Perché Israele li difende
Vi sono due ragioni dell’intervento israeliano, che è stato rapido e deciso, nonostante le trattative semi-segrete in corso per la normalizzazione col regime siriano, fortemente sponsorizzare dall’amministrazione Trump. La prima è il legame con i drusi israeliani, che sempre sono stati fedeli allo Stato ebraico (e anche i caduti militari drusi a Gaza sono stati parecchi). Essi richiedono con forza a Israele un intervento e in folti gruppi i loro giovani addestrati da Israele hanno già attraversato la frontiera per combattere a fianco dei loro “fratelli”. La seconda e principale è che Israele non vuole avere ai propri confini forze jihadiste che potrebbero prima o poi tentare aggressioni anche in stile 7 ottobre. La zona autonoma drusa è dunque un importante cuscinetto di sicurezza, che il regime siriano sta cercando di cancellare. Al-Shara si era impegnato coi drusi a mantenerla e il fatto che alla prima occasione abbia violato gli impegni presi (o non sia stato in grado di tenere sotto controllo i propri miliziani, secondo un’interpretazione più benevola) è un campanello d’allarme per Israele.
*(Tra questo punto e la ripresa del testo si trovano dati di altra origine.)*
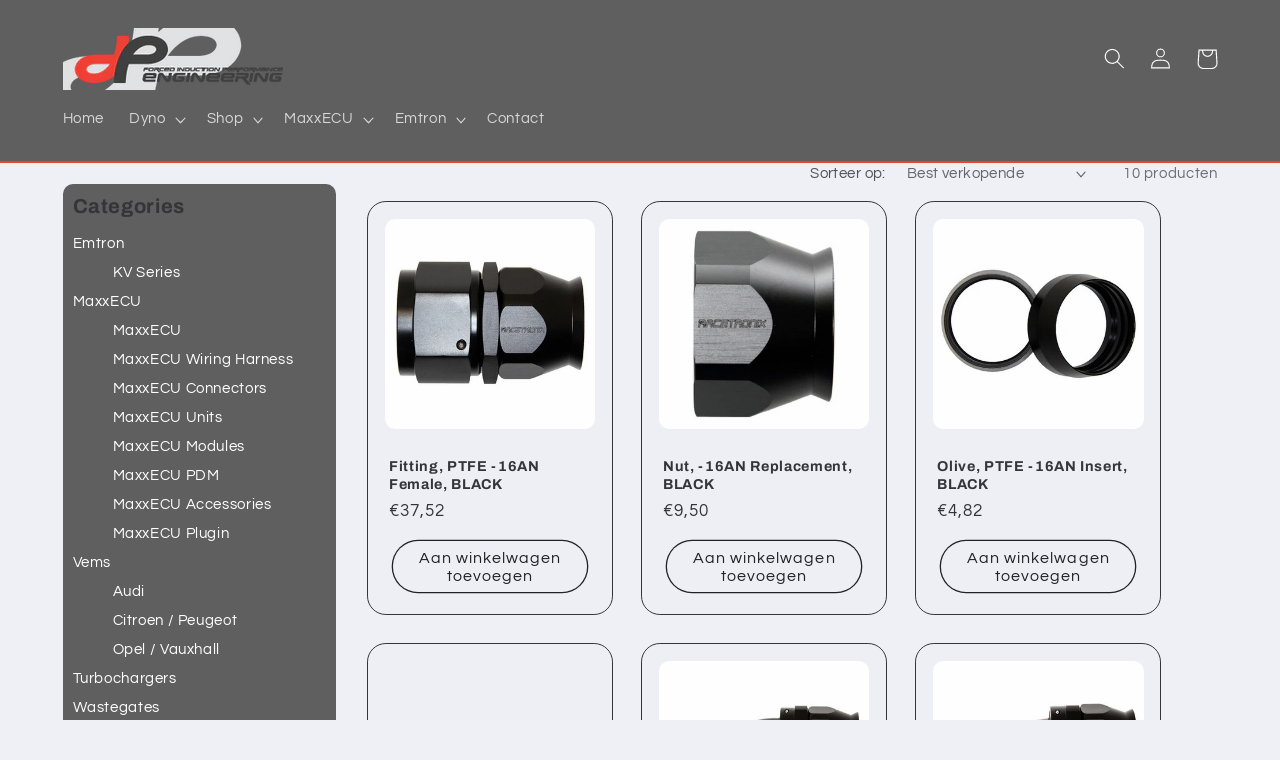

--- FILE ---
content_type: text/css
request_url: https://dp-engineering.nl/cdn/shop/t/5/assets/collections-product-grid.css?v=147356969291474478931701354411
body_size: -485
content:

.collections-product-grid {
  background: #5f5f5f;
  color: #fff;
  border-radius: 10px;
  padding: 10px;
  padding-right: 5px;
}

.collections-product-grid h2 {
  font-size: 1.2em;
  margin: 0;
  margin-bottom: 10px;
}

.collections-product-grid > ul {
  padding: 0;
  margin: 0;
}
.collections-product-grid .menu > li {
  list-style: none;
}
.collections-product-grid .menu li a {
  color: #fff;
  text-decoration: none;
  font-size:1.4rem;
}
L’operazione in corso dunque difende non solo la sopravvivenza di un gruppo vicino allo Stato ebraico minacciato di genocidio, ma costituisce anche un segnale molto preciso a chi (per esempio la Turchia) pensasse di iniziare un nuovo periodo di minacce e di logoramento di Israele: la nuova carta geografica del Medio Oriente che Israele sta costruendo non deve contenere minacce del genere.